>> START Extracted records
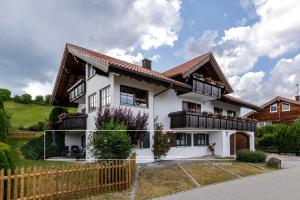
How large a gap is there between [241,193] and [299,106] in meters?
35.1

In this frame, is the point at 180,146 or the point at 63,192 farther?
the point at 180,146

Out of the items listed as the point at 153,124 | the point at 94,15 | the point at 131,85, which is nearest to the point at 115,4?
the point at 94,15

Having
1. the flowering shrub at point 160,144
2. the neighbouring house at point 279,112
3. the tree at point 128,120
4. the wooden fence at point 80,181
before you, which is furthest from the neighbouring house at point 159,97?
the neighbouring house at point 279,112

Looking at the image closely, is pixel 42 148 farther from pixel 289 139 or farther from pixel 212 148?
pixel 289 139

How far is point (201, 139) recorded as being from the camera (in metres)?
24.9

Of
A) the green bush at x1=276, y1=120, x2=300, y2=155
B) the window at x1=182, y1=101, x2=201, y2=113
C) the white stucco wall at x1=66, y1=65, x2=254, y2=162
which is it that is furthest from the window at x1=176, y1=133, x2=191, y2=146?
the green bush at x1=276, y1=120, x2=300, y2=155

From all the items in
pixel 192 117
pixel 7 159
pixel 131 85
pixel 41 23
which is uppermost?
pixel 41 23

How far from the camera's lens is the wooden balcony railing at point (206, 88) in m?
22.6

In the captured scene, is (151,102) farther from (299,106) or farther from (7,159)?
(299,106)

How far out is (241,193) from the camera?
11.3m

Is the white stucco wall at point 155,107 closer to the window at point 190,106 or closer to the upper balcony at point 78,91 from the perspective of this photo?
the window at point 190,106

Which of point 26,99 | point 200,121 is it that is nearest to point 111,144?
point 200,121

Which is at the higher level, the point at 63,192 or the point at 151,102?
the point at 151,102

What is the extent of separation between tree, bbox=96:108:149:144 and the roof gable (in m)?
6.25
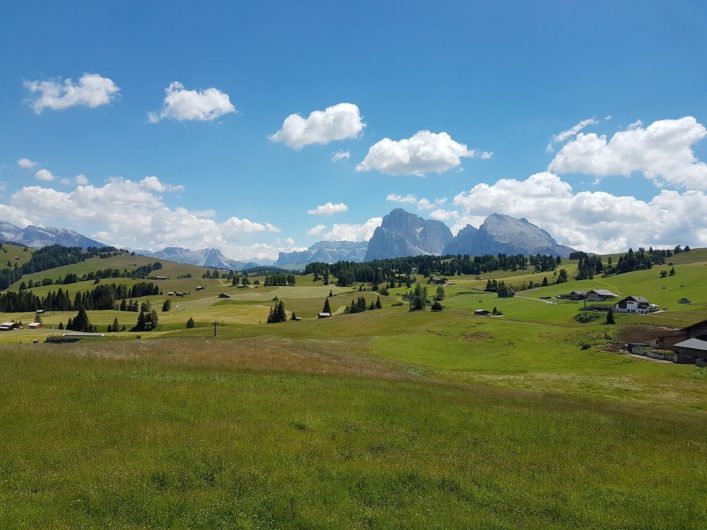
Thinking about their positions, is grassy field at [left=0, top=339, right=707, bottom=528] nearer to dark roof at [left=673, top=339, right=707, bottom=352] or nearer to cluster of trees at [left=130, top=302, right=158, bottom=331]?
dark roof at [left=673, top=339, right=707, bottom=352]

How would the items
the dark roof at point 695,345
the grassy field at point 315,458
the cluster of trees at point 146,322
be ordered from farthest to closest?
1. the cluster of trees at point 146,322
2. the dark roof at point 695,345
3. the grassy field at point 315,458

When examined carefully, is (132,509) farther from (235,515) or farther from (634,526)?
(634,526)

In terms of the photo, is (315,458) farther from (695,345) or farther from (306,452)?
(695,345)

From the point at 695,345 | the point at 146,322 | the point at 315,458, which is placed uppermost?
the point at 315,458

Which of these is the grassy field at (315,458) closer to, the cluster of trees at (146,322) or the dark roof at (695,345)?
the dark roof at (695,345)

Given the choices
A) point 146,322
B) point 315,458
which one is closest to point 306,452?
point 315,458

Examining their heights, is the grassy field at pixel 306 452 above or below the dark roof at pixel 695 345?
above

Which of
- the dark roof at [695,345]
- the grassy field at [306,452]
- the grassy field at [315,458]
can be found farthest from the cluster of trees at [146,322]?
the dark roof at [695,345]

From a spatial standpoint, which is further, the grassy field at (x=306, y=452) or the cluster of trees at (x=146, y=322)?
the cluster of trees at (x=146, y=322)

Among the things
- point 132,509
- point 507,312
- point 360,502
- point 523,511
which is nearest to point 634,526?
point 523,511

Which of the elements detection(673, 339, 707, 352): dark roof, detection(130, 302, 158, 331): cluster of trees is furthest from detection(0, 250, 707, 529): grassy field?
detection(130, 302, 158, 331): cluster of trees

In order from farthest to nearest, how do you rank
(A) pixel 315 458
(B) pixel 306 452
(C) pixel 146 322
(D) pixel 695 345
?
(C) pixel 146 322 → (D) pixel 695 345 → (B) pixel 306 452 → (A) pixel 315 458

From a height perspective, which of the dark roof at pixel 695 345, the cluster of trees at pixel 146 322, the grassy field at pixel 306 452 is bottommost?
the cluster of trees at pixel 146 322

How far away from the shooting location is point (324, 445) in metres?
16.9
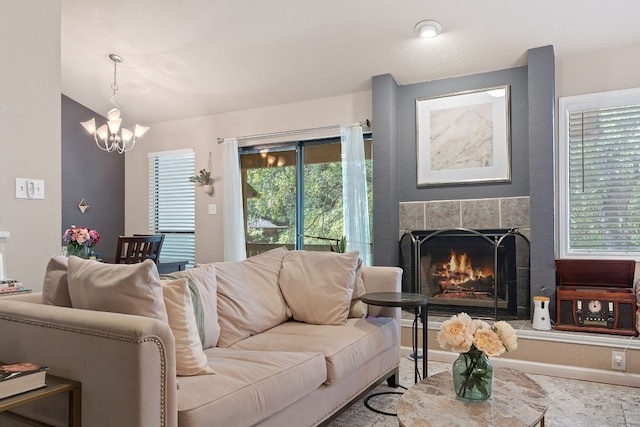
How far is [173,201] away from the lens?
19.6 ft

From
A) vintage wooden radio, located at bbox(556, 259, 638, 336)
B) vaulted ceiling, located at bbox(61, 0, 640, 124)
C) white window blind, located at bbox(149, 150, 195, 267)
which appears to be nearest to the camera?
>> END Extracted records
• **Objective**
Output the lines from the one containing "Which of the elements" through the end of the material, both ends included, exactly as they appear. Omit the pictures.

• **Answer for this exercise**
Which of the elements detection(673, 339, 707, 352): dark roof, detection(130, 302, 158, 331): cluster of trees is furthest from detection(0, 250, 707, 529): grassy field?
detection(130, 302, 158, 331): cluster of trees

In order from farthest to nearest, how do you rank
(A) pixel 315 458
(B) pixel 306 452
(C) pixel 146 322
(D) pixel 695 345
?
(C) pixel 146 322 → (D) pixel 695 345 → (B) pixel 306 452 → (A) pixel 315 458

From a height perspective, which of the dark roof at pixel 695 345, the cluster of trees at pixel 146 322, the grassy field at pixel 306 452 is bottommost?
the cluster of trees at pixel 146 322

How far away from the shooting location is point (324, 445) in metres?
16.9
How far is [173,201] away from the lens?
19.6 ft

From
A) vintage wooden radio, located at bbox(556, 259, 638, 336)
B) vaulted ceiling, located at bbox(61, 0, 640, 124)
C) white window blind, located at bbox(149, 150, 195, 267)
which appears to be nearest to the camera?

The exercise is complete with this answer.